<<<<

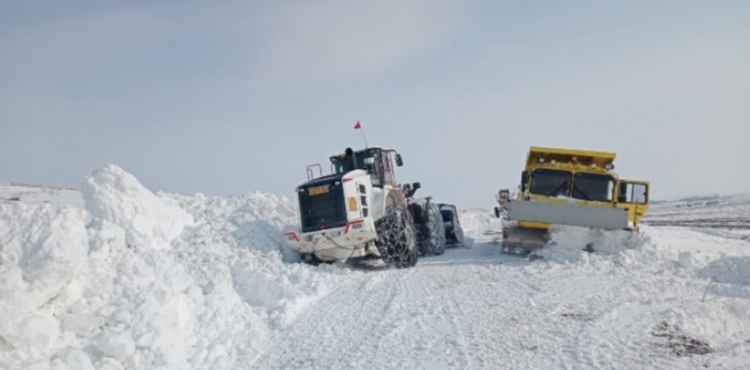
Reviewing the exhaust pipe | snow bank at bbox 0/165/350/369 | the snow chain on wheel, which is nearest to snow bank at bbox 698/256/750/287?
the snow chain on wheel

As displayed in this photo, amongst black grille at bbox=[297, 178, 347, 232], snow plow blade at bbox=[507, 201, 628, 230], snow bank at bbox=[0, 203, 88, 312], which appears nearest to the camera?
snow bank at bbox=[0, 203, 88, 312]

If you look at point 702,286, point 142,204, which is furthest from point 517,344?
point 142,204

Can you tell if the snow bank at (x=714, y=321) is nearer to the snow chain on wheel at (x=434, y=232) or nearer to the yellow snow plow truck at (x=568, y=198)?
the yellow snow plow truck at (x=568, y=198)

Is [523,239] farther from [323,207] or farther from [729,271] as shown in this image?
[323,207]

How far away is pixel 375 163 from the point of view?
54.6 ft

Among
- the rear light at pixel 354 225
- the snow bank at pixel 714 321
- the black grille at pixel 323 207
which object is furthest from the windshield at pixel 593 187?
the snow bank at pixel 714 321

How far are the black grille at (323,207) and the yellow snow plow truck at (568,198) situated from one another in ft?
13.5

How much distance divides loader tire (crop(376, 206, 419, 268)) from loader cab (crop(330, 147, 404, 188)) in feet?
5.97

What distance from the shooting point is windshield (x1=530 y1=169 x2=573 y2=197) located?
645 inches

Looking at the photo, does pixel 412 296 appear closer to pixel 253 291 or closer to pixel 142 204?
pixel 253 291

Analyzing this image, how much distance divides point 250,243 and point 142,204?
2.79 metres

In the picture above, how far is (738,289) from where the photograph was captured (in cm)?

>>>>

• **AIM**
Copy out the data above exactly, except the pictures.

• **ANSWER FOR THIS EXERCISE**
Reviewing the exhaust pipe | snow bank at bbox 0/165/350/369 | the snow chain on wheel, which is nearest to snow bank at bbox 698/256/750/287?
the snow chain on wheel

As displayed in this photo, amongst black grille at bbox=[297, 178, 347, 232], snow plow blade at bbox=[507, 201, 628, 230], snow bank at bbox=[0, 203, 88, 312], which appears nearest to the camera?
snow bank at bbox=[0, 203, 88, 312]

If you look at point 702,286, point 142,204, which is furthest from point 517,344?
point 142,204

Can you tell if the snow bank at (x=714, y=321) is nearer to the snow chain on wheel at (x=434, y=232) or nearer to the yellow snow plow truck at (x=568, y=198)?
the yellow snow plow truck at (x=568, y=198)

Is [523,239] farther from [323,207] or farther from [729,271] as shown in this image?
[323,207]

How far away is pixel 375 163 from the point of view?
54.6 ft

Among
- the rear light at pixel 354 225
- the snow bank at pixel 714 321
- the black grille at pixel 323 207
which object is furthest from the windshield at pixel 593 187?
the snow bank at pixel 714 321

How far are the black grille at (323,207) and the yellow snow plow truck at (568,198) situated from one another in ft?
13.5

How much distance divides loader tire (crop(376, 206, 419, 268)) from loader cab (crop(330, 147, 404, 188)) in feet?
5.97

What distance from the shooting point is windshield (x1=530 y1=169 x2=573 y2=197) located?
645 inches

Looking at the photo, does pixel 412 296 appear closer to pixel 253 291 or closer to pixel 142 204?
pixel 253 291

Analyzing this image, how much distance divides point 250,243 and point 142,204?
2.79 metres

In the picture above, how far is (738,289) from where the photograph was captured (in cm)?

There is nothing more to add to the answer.